News on R Commercial Development -Rattle- R Data Mining Tool

R RANT- while the European R Core leadership led by the Great Dane, Pierre Dalgaard focuses on the small picture and virtually handing the whole commercial side to Prof Nie and David Smith at Revo Computing other smaller package developers have refused to be treated as cheap R and D developers for enterprise software. How’s the book sales coming along, Prof Peter? Any plans to write another R Book or are you done with writing your version of Mathematica (Ref-Newton). Running the R Core project team must be so hard I recommend the Tarantino movie “Inglorious B…” for Herr Doktors. -END

I believe that individual R Package creators like Prof Harell (Hmisc) , or Hadley Wickham (plyr) deserve a share of the royalties or REVENUE that Revolution Computing, or ANY software company that uses R.
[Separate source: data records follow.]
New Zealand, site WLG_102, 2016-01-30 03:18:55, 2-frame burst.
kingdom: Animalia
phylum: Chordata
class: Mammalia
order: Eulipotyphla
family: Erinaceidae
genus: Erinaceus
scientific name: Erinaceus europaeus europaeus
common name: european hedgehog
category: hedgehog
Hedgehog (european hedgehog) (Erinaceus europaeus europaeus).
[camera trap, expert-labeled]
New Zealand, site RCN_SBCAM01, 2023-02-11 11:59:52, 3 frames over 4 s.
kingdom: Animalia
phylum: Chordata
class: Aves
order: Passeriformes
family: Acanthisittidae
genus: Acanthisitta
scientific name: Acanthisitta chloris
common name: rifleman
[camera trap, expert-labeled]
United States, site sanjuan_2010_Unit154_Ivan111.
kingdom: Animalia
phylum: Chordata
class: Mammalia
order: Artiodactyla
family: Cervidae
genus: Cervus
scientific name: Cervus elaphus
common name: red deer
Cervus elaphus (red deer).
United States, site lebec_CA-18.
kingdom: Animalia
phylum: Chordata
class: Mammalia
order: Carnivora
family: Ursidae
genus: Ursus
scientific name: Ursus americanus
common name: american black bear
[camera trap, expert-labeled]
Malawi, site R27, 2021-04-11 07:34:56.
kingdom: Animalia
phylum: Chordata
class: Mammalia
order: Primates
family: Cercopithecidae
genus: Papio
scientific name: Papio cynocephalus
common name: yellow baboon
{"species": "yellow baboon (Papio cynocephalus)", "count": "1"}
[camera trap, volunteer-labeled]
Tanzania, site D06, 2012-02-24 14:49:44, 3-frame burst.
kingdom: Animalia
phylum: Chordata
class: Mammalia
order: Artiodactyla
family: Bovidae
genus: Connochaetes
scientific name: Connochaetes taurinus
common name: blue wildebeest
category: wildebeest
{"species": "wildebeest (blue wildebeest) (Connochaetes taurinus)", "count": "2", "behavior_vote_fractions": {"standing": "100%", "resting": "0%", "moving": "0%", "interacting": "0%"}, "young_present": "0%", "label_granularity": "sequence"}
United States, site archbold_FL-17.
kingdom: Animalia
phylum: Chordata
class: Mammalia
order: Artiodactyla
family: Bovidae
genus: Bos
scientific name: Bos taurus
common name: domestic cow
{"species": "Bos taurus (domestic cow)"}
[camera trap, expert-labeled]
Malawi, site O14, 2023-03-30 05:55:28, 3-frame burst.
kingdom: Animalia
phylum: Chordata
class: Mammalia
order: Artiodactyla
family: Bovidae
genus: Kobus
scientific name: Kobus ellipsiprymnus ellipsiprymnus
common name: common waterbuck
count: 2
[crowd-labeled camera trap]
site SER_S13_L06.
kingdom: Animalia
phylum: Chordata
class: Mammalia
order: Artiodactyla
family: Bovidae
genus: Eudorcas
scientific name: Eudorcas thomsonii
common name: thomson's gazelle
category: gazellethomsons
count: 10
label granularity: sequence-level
On this note-Some updated news on Rattle the Data Mining Tool created by Dr Graham Williams. Once again R development taken ahead by Down Under chaps while the Big Guys thrash out the road map across the Pond.

Data Mining Resources

Citation –http://datamining.togaware.com/

Rattle is a free and open source data mining toolkit written in the statistical language R using the Gnome graphical interface. It runs under GNU/Linux, Macintosh OS X, and MS/Windows. Rattle is being used in business, government, research and for teaching data mining in Australia and internationally. Rattle can be purchased on DVD (or made available as a downloadable CD image) as a standalone installation for $450USD ($560AUD), using one of the following payment buttons.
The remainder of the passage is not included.